8. Another decision that was cited before me is that reported as R.D. Fernandes, In re  8 S.T.C. 365. In that case it appears that a firm dealing in tiles was dissolved in October, 1951. Subsequent to that date the firm was assessed to sales tax and a notice was issued to it to pay the amount. The notice was served on both the partners of the dissolved firm. The tax, not having been paid, one of the partners was prosecuted. He was convicted by the Magistrate and he came up in revision to this Court. The conviction was confirmed and the revision petition dismissed. Ramaswami, J., who dealt with the matter observed,
This State debt will be recoverable from and out of the partnership assets even after dissolution and in the hands of the partners or otherwise.
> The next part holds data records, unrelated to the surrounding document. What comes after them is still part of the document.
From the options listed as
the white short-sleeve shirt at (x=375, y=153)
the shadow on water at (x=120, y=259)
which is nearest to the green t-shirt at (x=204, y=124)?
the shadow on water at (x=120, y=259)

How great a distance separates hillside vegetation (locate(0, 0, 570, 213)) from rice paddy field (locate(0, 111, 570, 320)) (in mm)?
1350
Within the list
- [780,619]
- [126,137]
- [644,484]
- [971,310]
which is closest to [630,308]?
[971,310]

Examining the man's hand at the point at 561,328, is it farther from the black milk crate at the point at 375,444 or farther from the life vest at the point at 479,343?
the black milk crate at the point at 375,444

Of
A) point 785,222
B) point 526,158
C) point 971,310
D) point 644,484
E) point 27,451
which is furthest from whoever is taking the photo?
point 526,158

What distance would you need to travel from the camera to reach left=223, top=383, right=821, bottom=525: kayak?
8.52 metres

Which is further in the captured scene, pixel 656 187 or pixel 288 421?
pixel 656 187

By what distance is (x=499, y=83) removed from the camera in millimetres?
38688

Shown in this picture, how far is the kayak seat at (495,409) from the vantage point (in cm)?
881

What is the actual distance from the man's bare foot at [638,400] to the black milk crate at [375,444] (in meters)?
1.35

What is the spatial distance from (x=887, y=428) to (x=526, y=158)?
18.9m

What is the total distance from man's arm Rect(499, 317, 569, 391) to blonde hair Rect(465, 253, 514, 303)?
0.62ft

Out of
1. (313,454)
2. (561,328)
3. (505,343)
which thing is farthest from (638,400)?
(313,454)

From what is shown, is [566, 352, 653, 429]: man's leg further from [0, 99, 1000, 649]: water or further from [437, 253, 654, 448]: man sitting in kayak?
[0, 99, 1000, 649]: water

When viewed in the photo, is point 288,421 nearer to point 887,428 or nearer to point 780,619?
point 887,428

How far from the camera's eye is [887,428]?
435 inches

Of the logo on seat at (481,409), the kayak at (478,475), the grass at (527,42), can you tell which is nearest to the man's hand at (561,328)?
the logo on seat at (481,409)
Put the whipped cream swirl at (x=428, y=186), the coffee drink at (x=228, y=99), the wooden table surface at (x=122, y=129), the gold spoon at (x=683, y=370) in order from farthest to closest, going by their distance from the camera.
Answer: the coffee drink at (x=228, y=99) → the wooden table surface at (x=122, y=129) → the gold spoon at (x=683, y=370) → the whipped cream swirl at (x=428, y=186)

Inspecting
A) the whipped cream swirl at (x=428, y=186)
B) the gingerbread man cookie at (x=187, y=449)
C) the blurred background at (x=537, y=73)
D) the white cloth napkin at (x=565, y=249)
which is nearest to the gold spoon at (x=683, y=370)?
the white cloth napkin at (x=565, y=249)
9. In W.P. No. 397 of 1954 Rajagopalan, J., went into the matter more fully. The relevant facts there were as follows: Manickam Chettiar and Lakshmayya Ammal were partners of a firm which traded under the name of Starch Manufacturing Co., Salem. The firm was dissolved on 4th August, 1949. Thereafter Manickam Chettiar continued the business. The firm was assessed to sales tax for the year 1948-49. It was assessed to sales tax for that portion of the year 1949-50 during which it was in existence. The amount of the assessment not having been paid, notices of demand were issued to Manickam Chettiar who was described as 'Sri P. Manickam Chetty Starch Manufacturing Co., Shevapet, Salem'. The notices were served on him. As the amount was not paid the revenue authorities threatened to proceed against the petitioner under the Revenue Recovery Act. He therefore came to this Court and prayed for the issue of an appropriate writ to prohibit the concerned authorities from doing so. In dismissing the petition, Rajagopalan, J., observed :
It is no doubt true that neither the Act nor the rules framed thereunder make any separate provision for assessing the turnover of the dissolved firm or for the recovery of the taxes due by a dissolved firm, which was a dealer as defined by Section 2(b) of the Act up to the date of its dissolution. To that extent it differs from the Income-tax Act. That however, in my opinion, is not enough to sustain the contention of the learned counsel for the petitioner, that the partners of the dissolved firm are not in any way liable for the sales tax due by the dissolved firm.... Though there is no specific provision in the Act or the rules thereunder for collection of arrears of tax due from a dissolved firm, the liability of the petitioner as a partner of the dissolved firm to pay whatever was lawfully due by the partnership of which he was a partner can be enforced, if it is established that there was default within the meaning of Section 10. The arrears could be recovered from him independent of his possession of any of the assets of the dissolved partnership, as if the arrears of tax constituted an arrear of land revenue.
10. The appeal from this decision-W.A. No. 132 of 1955-was dismissed in limine. Learned counsel for the petitioner tried to explain away this case. But, I think, it is clearly in point. I prefer to follow the views expressed in this Court, which means that this writ petition must fail. It is therefore dismissed with costs. Advocate's fee Rs. 150.